The man gasped and whirled round convulsively as if he had been touched with a live wire; but the Saint's grip on his wrist controlled the movement and kept the gun twisted harmlessly up towards the ceiling. At the same time Simon's left hand pushed the automatic he had taken from Lasser forward until it met Borieff's ribs.
"I should drop that little toy if I were you," he said. "Otherwise I might get nervous."
He increased the torque on Borieff's wrist to emphasize his point, and the man yelped and let go the gun. Simon kicked it towards the girl.
"Just keep him in order for a minute, will you?" he murmured. "If he does anything foolish mind you hit him in the stomach — it's more painful there."
As she picked up the gun he pushed Borieff away and took out his knife. With a few quick strokes he had Peter free, and then he turned to Hoppy.
Peter stood up, peeling off the remains of the adhesive tape.
"I'm getting discouraged," he said. "All these years we've been trying to get rid of you, and every time we think you're nicely settled you come back. Won't you ever learn when to die a hero's death and give somebody else a chance with the heroine?"
"I will when I find someone else who'd have a chance," Simon assured him generously.
He straightened up from releasing Mr Uniatz's ankles and held out the remains of the roll of plaster.
"Make a parcel of Comrade Borieff, will you, Hoppy?" he said. "We don't want him to get restive and hurt himself."
"Okay, boss," said Mr Uniatz willingly. "All I need is just one drink—"
"I'll have mine first," said Peter Quentin, swooping hastily on the bottle, "or else there mightn't be enough to go round."
Simon took the glass away from him as he filled it, and strolled over to the girl.
"Was that date in London very important?" he said. "Or will you come along with us and make it a party?"
She shook her head.
"I was only going for Lasser — I had to meet the Frenchman who supplies him and give him his money."
"My God," said the Saint. "I'd almost forgotten—"
He left her standing there and disappeared through the communicating door into the next room. In another moment he was back with the sealed envelope that Lasser had taken from her bag.
"Is this it?"
"Yes."
"I thought it was worth something the first time I saw it," said the Saint and slit it open with his thumbnail.
When he had counted the thick wad of bank notes that came out of it, his eyebrows were lifted and his eyes were laughing. He added it to the hundred pounds which he had recovered from Jopley and put it carefully away in his pocket.
"I can see we staged the showdown on the right evening," he said. "This will be some consolation to all of us when we divide it up." His eyes sobered on her again. "Lasser must have trusted you a good deal."
"I suppose he knew I was that sort of fool," she said bitterly.

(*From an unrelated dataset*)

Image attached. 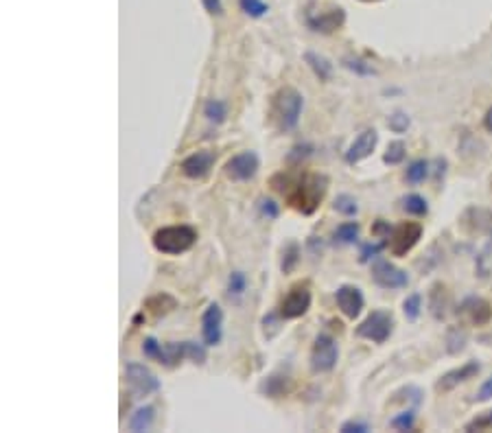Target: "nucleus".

"How did you get in with him?"
"I met him through some friends I used to go sailing with, and he seemed to be an awfully good egg. I'd known him for quite some time when he told me what he was doing and said that he needed some help. I' knew it was against the law, but I didn't feel as if I was a criminal. You know how it is — we've all smuggled small things through the customs when we've had the chance, and we don't feel as if we'd done anything wicked. I just thought it'd be great fun with a bit of danger to make it more exciting."
"I've wangled things through the customs myself," said the Saint. "But there's a difference between that and making a business of it."
"Oh, I know," she said helplessly, "I was a damn fool, that's all. But I didn't realize… I didn't have anything to do with the organization. I went out in the yacht once or twice, and another boat met us in the Channel, and we took things on board, and then we came back here and unloaded it and went away. I went to Paris and bought those dresses and things, but Lasser gave me the money, and he was to take half the profits. And I used to meet people and take them messages and things when he didn't want them to know who they were dealing with. I'd never been on one of the lorries before last night, but Lasser wanted two people to go for safety because of the lorries that had disappeared, and there was nobody else available. I know why now — because Lasser wanted Borieff to help him, and Pargo was being tortured."